Start of ENTRIES PROVIDED

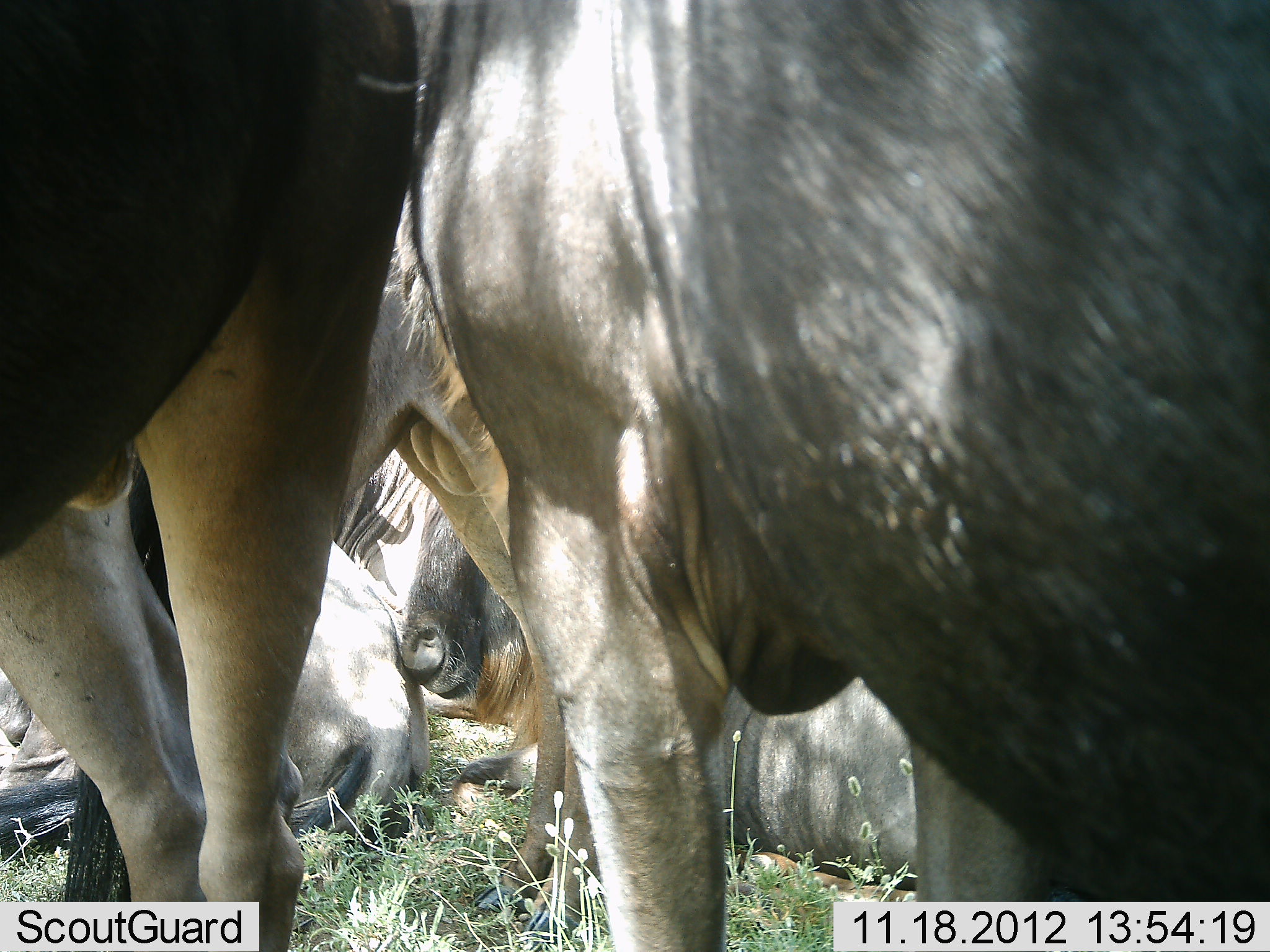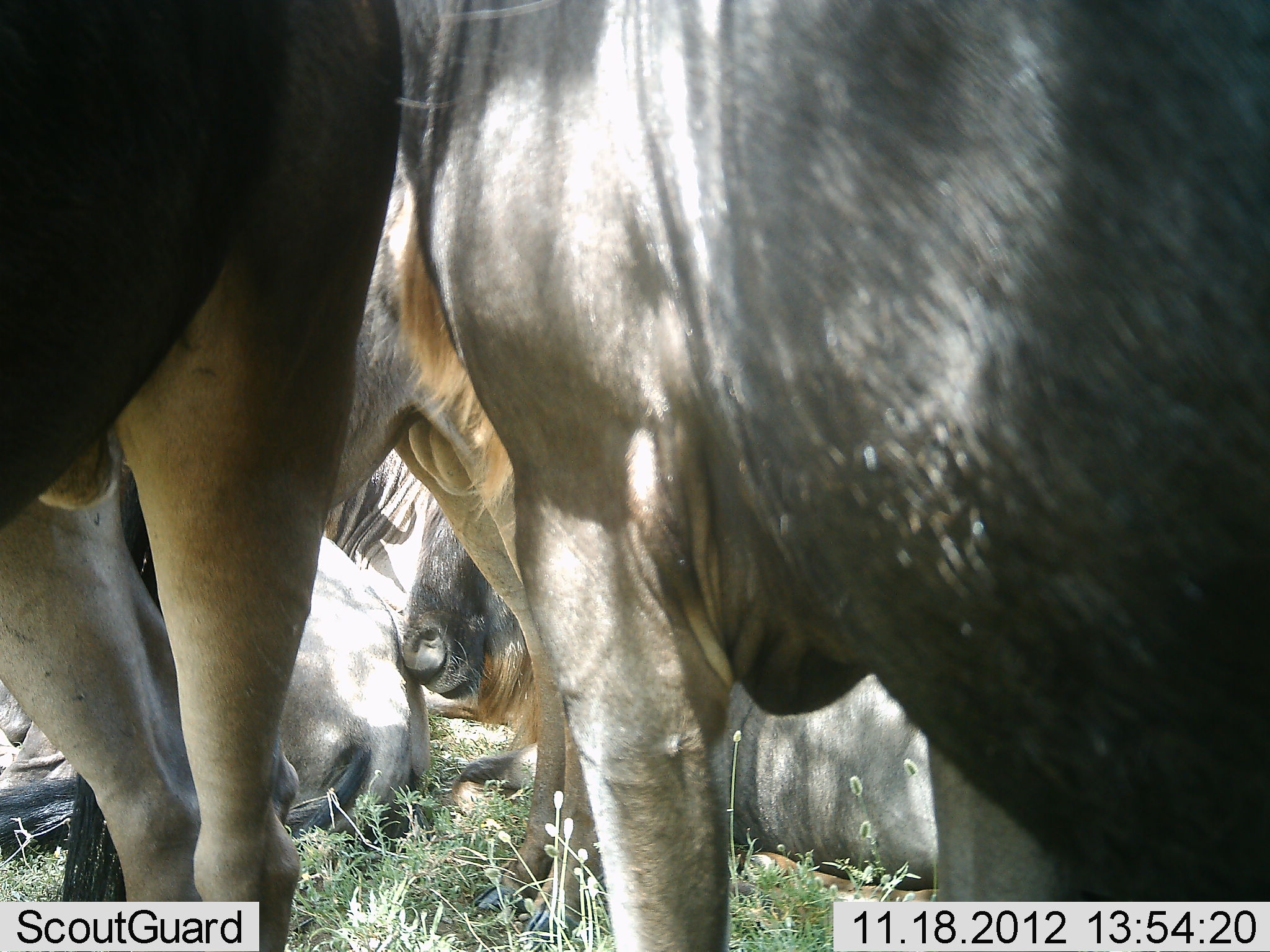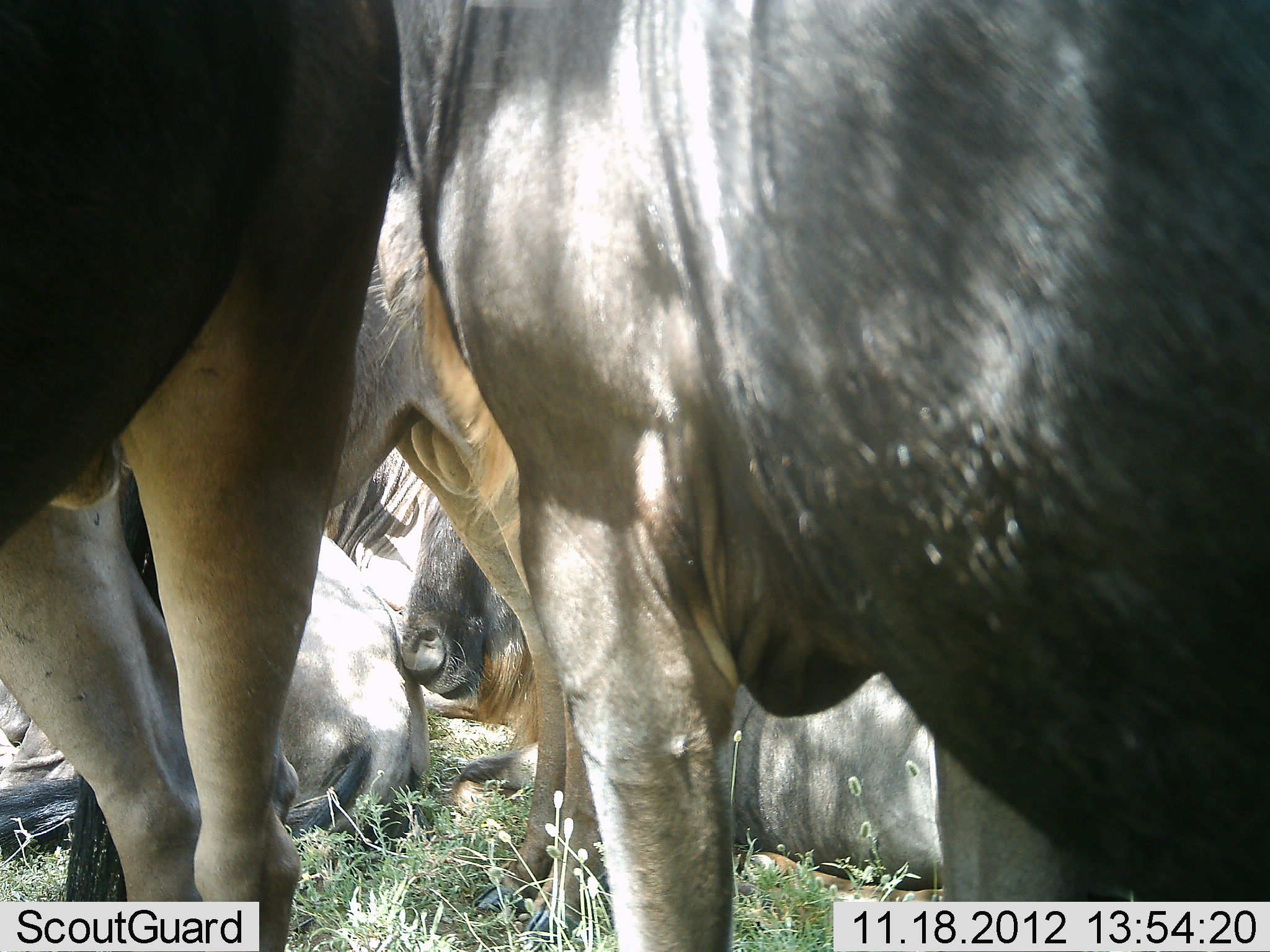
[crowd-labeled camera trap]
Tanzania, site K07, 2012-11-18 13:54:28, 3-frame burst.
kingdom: Animalia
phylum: Chordata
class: Mammalia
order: Artiodactyla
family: Bovidae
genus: Connochaetes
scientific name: Connochaetes taurinus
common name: blue wildebeest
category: wildebeest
Wildebeest (blue wildebeest) (Connochaetes taurinus), count 5. Behavior (volunteer vote fractions): standing 90%, resting 100%, moving 0%, interacting 10%. Young present (vote fraction): 0%. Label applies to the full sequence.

End of ENTRIES PROVIDED

__WHAT THE TASK ASKS__
Starting with the line that contains "common name: blue wildebeest", write out each line through the end of the listing, exactly as it appears, and include nothing else.

__EXERCISE RESULT__
common name: blue wildebeest
category: wildebeest
Wildebeest (blue wildebeest) (Connochaetes taurinus), count 5. Behavior (volunteer vote fractions): standing 90%, resting 100%, moving 0%, interacting 10%. Young present (vote fraction): 0%. Label applies to the full sequence.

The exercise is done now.